Towards the end of the play, with the sporting Harry (Ronan Raftery) now in a wheelchair from injuries received in the trenches, the gloom of the drama is relieved by Sylvester and Simon’s cack-handed attempts to answer a ringing public telephone.

Neither has faced this particular challenge before, and neither has a clue what to do. After hilarious botched efforts to master the instrument, they fall back on the comforting conclusion that it is the person at the other end who has caused the communication breakdown.

Says Simon: “Likely they are not accustomed to it, and it’s a bit difficult if you’re not fully conscious of its manipulation.”

Sylvester adds: “Well, let them study an’ study it then, or abide by the consequences, for we can’t be wastin’ time teachin’ them.”

As I followed this scene from my seat in the Lyttelton Theatre last week, my mind went back 25 years to an occasion when I, too, was baffled by telephone technology.

Still working principally as a news reporter, I was equipped on this day, as ‘Sunday man on’, with the office’s new mobile telephone. At lunchtime, I lugged this object, which had the size and appearance of a walky-talky, into my local pub, the Waterman’s Arms, in Osney.

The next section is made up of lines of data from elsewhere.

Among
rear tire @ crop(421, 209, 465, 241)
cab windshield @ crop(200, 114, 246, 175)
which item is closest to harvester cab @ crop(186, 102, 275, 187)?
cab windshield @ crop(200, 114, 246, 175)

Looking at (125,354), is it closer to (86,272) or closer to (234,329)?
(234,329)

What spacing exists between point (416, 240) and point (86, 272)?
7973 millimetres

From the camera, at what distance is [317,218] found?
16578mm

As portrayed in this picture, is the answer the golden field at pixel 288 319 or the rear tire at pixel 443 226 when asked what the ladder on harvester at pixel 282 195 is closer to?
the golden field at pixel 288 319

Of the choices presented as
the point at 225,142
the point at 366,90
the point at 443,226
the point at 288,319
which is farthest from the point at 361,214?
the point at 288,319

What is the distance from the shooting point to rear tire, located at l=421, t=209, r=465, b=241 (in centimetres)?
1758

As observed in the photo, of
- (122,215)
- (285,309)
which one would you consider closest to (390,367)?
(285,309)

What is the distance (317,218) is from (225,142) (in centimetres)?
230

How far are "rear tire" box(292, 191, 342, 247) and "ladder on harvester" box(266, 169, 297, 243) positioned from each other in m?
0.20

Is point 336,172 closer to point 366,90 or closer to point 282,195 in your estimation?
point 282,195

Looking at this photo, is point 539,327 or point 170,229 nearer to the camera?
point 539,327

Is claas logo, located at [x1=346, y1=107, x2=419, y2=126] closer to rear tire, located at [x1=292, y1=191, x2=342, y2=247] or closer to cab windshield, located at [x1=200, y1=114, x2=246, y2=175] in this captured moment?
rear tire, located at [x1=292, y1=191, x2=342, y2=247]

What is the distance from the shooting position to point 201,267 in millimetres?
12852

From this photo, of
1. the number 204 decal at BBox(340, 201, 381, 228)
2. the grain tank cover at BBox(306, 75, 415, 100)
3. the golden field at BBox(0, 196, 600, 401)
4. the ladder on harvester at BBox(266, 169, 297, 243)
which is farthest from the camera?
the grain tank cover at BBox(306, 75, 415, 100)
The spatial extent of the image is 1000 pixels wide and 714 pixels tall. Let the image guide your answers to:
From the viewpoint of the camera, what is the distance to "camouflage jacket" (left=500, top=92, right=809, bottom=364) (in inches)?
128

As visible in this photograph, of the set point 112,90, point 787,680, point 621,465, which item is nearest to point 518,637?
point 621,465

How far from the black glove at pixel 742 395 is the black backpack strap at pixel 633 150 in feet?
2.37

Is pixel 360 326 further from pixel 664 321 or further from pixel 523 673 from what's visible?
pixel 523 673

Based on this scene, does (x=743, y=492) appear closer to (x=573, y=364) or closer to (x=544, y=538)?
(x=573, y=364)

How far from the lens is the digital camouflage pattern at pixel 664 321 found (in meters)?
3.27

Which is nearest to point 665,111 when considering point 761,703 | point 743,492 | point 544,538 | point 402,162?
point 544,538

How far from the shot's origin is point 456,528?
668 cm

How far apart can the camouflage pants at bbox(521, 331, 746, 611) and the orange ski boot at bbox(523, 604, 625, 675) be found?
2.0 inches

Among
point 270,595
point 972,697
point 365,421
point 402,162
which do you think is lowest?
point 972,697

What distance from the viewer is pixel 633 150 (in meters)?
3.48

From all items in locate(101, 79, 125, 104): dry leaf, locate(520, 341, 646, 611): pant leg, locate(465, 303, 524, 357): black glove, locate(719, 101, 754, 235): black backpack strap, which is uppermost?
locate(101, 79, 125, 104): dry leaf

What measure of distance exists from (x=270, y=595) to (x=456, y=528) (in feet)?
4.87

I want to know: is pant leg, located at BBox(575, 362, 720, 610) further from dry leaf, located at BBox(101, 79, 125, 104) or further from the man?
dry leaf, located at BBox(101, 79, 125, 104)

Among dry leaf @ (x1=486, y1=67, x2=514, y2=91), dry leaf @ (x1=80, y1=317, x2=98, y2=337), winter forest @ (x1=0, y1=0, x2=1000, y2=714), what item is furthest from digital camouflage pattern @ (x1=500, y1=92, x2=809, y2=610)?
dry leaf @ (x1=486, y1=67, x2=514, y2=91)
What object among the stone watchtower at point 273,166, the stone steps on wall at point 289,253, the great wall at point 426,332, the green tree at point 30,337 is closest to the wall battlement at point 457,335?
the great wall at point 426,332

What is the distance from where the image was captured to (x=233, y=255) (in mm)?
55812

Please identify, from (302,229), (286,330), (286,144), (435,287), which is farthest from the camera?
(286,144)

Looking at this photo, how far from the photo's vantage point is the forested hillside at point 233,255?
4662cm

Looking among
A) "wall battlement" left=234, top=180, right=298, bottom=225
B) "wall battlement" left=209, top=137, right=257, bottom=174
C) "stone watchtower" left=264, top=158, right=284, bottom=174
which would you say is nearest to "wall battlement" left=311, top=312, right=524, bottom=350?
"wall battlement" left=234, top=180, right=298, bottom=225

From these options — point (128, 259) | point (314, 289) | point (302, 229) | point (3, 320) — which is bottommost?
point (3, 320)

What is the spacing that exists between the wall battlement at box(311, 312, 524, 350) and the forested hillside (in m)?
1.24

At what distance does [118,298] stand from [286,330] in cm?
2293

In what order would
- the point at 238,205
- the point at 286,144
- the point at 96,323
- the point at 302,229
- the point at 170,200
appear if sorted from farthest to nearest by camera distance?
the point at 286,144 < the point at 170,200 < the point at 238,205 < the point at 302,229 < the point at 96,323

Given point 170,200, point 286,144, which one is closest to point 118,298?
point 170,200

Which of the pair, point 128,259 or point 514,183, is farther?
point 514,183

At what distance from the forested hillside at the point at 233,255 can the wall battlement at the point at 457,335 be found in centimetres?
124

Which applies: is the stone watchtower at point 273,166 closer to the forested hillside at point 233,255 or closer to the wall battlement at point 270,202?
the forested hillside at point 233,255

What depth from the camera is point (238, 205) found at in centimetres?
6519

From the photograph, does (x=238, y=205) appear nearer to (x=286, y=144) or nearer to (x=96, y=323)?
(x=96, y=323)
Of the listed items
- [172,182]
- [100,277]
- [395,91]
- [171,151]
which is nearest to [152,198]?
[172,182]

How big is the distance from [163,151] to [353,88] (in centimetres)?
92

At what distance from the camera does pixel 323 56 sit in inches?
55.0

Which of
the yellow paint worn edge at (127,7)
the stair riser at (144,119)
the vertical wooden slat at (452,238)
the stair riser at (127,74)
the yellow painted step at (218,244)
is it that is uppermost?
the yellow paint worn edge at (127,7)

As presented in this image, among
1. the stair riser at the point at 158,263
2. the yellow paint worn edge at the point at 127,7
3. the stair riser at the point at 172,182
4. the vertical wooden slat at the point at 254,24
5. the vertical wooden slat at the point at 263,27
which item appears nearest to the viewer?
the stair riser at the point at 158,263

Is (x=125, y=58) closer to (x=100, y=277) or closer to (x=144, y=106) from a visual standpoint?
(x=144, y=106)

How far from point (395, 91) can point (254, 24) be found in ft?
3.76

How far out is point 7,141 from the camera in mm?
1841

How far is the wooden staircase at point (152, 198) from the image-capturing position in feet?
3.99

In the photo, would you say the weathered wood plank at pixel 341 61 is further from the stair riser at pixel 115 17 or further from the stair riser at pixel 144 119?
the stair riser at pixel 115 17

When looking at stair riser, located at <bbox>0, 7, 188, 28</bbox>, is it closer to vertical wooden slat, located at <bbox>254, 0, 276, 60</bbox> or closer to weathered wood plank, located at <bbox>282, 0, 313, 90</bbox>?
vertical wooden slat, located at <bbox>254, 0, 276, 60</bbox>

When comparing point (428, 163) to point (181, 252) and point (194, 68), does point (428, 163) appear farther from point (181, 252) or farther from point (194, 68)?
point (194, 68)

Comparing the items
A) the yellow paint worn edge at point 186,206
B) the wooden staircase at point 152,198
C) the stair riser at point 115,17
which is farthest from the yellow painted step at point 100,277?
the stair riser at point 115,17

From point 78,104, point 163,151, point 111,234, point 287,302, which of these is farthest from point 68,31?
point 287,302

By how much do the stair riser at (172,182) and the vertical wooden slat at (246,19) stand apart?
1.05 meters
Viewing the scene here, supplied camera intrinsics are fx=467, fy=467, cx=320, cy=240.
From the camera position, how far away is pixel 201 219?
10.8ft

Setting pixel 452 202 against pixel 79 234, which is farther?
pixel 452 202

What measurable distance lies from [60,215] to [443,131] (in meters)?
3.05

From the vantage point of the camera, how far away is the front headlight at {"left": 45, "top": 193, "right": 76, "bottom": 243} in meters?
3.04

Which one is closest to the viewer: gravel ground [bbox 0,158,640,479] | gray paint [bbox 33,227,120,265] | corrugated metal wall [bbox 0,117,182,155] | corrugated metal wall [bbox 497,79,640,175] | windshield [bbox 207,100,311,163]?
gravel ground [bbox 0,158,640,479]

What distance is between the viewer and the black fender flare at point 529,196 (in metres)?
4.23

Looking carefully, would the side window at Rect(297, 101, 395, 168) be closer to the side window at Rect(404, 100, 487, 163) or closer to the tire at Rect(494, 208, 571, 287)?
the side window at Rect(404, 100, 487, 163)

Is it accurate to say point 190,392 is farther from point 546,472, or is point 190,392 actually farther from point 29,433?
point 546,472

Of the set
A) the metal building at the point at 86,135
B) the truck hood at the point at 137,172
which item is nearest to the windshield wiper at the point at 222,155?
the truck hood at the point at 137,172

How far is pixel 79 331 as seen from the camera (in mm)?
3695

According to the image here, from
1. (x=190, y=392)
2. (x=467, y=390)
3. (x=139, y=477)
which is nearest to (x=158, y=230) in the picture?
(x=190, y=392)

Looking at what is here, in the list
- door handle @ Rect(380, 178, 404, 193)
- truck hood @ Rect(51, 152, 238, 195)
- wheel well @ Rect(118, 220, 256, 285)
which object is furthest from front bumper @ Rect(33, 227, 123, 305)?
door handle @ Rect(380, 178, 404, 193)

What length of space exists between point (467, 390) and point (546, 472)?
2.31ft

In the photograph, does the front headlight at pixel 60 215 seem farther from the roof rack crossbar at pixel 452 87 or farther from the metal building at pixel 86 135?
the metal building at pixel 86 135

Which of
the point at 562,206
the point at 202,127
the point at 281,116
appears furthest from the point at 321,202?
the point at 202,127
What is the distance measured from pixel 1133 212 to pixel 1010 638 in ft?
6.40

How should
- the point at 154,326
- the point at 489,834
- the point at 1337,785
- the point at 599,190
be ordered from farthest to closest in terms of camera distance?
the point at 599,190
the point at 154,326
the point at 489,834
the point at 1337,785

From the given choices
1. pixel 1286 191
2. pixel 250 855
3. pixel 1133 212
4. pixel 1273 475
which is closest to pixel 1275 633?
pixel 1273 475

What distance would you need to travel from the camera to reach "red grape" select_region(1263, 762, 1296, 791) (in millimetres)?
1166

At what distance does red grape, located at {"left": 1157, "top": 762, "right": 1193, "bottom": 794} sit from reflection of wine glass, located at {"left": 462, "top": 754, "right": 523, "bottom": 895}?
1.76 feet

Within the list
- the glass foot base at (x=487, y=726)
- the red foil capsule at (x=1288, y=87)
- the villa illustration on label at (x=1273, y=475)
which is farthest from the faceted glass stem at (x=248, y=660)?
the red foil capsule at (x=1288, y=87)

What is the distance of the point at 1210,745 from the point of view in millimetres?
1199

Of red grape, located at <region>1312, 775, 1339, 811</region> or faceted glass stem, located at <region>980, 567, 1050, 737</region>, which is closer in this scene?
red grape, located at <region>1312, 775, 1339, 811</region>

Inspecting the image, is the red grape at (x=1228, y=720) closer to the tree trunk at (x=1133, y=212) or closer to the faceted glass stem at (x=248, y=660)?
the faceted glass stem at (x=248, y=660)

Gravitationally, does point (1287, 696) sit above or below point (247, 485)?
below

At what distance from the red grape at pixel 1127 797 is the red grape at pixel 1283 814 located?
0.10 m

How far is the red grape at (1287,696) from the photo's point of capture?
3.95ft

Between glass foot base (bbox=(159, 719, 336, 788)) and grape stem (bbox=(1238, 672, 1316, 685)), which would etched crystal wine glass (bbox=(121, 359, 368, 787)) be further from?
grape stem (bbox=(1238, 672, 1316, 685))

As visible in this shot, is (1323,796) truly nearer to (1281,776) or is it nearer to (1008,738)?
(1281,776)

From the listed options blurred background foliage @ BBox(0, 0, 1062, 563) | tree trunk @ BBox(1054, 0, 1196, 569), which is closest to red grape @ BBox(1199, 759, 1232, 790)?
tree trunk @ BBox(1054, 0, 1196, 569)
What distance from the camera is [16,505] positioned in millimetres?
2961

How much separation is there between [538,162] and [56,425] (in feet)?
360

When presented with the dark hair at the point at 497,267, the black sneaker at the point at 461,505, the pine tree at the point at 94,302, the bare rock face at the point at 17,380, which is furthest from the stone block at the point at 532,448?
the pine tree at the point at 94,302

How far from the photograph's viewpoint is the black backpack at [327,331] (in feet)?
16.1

As one who knew me very well, the landlord Steve Denny felt reasonably confident that I would not have the first idea how to operate the instrument. So, having noted the telephone number engraved on it, he surreptitiously dialled it from behind the bar.

The ringing went unheard by me amid the convivial hubbub (to digress, weren’t pubs more fun when restricted noon till 2pm opening on Sunday brought everyone in at the same time?).

“Chris, I think that’s your phone ringing,” said the mischievous Steve. Then he — and everyone else present — watched the comic spectacle, lasting some minutes, of my proving incapable of rising to the challenge of answering it.